I would like to iteratively fit a linear model (= LM) and calculate the variable importance of the individual variables/predictors after each iteration with the caret::varImp()
function. My data table and the number of days look like this (the number of columns of dt.train
can always differ and the days
variable also):
d <- 50
## Create random data table: ##
dt.train <- data.table(date = seq(as.Date('2020-01-01'), by = '1 day', length.out = 366),
"DE" = rnorm(366, 35, 1), "Wind" = rnorm(366, 5000, 2), "Solar" = rnorm(366, 3, 2),
"Nuclear" = rnorm(366, 100, 5), "ResLoad" = rnorm(366, 200, 3), check.names = FALSE)
I also already have a function that calculates this for me every d
days (here d<-50
):
varImportance <- function(data){
## Model fitting: ##
lmModel <- stats::lm(DE ~ .-1-date, data = data)
terms <- attr(lmModel$terms , "term.labels")
varimp <- caret::varImp(lmModel)
importance <- data[, .(date, imp = t(varimp))]
}
## Get variable importance: ##
dt.importance <- dt.train[, varImportance(.SD), by = seq_len(nrow(dt.train)) %/% d]
Now I would like to have a loop that builds up the iteration for me as follows:
1. Run: Model fitting with the data from "2020-01-01" to "2020-02-20" (which are here exactly the 50 days)
2. Run: Model fitting with the data from "2020-01-02" to "2020-02-21"
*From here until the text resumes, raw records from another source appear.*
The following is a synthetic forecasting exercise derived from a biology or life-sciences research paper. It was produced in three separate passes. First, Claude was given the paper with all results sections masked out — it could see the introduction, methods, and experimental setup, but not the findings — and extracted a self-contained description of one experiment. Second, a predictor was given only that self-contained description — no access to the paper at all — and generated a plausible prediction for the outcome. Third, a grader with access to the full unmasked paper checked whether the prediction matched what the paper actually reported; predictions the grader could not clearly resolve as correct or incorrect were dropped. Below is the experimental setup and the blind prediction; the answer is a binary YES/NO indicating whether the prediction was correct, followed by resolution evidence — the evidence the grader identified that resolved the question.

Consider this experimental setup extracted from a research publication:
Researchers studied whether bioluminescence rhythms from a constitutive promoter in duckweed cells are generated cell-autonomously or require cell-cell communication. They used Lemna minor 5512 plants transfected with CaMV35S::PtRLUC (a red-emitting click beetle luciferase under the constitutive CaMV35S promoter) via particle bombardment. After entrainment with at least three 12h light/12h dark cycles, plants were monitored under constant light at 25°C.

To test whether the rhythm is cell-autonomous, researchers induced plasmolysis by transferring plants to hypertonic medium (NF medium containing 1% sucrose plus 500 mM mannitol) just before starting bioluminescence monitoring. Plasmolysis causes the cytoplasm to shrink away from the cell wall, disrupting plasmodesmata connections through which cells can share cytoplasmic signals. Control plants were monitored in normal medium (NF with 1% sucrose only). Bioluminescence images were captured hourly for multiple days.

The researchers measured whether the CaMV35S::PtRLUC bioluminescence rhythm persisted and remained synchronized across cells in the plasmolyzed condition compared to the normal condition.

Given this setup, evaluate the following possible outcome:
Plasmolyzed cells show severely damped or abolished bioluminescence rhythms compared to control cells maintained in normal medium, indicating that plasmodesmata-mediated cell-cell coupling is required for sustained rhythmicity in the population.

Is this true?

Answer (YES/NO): YES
3. Run: Model fitting with the data from "2020-01-03" to "2020-02-22"
... and so on
Last run: Model fitting with the data from "2020-11-11" to "2020-12-31"
The variable importance should then always be saved in a new table to match the model fitting, i.e.:
variable Importance of 1. Run: should be declared for "2020-01-01",
variable Importance of 2. Run: should be declared for "2020-01-02",
... and so on
variable Importance of Last Run: should be declared for "2020-11-11".
How could this work?
You could use rollapply
from the zoo
package.
Important arguments are :
width
to set the windowby.column = FALSE
to pass all the columns together to the modelaligned = 'left'
so that the roll window starts from the first data point onAs rollapply
works on matrices, it converts dates
mixed with numeric
to character
, see, so that the date
field had to be handled separately.
library(data.table)
library(caret)
library(zoo)
d <- 50
## Create random data table: ##
dt.train <- data.table(date = seq(as.Date('2020-01-01'), by = '1 day', length.out = 366),
"DE" = rnorm(366, 35, 1), "Wind" = rnorm(366, 5000, 2), "Solar" = rnorm(366, 3, 2),
"Nuclear" = rnorm(366, 100, 5), "ResLoad" = rnorm(366, 200, 3), check.names = FALSE)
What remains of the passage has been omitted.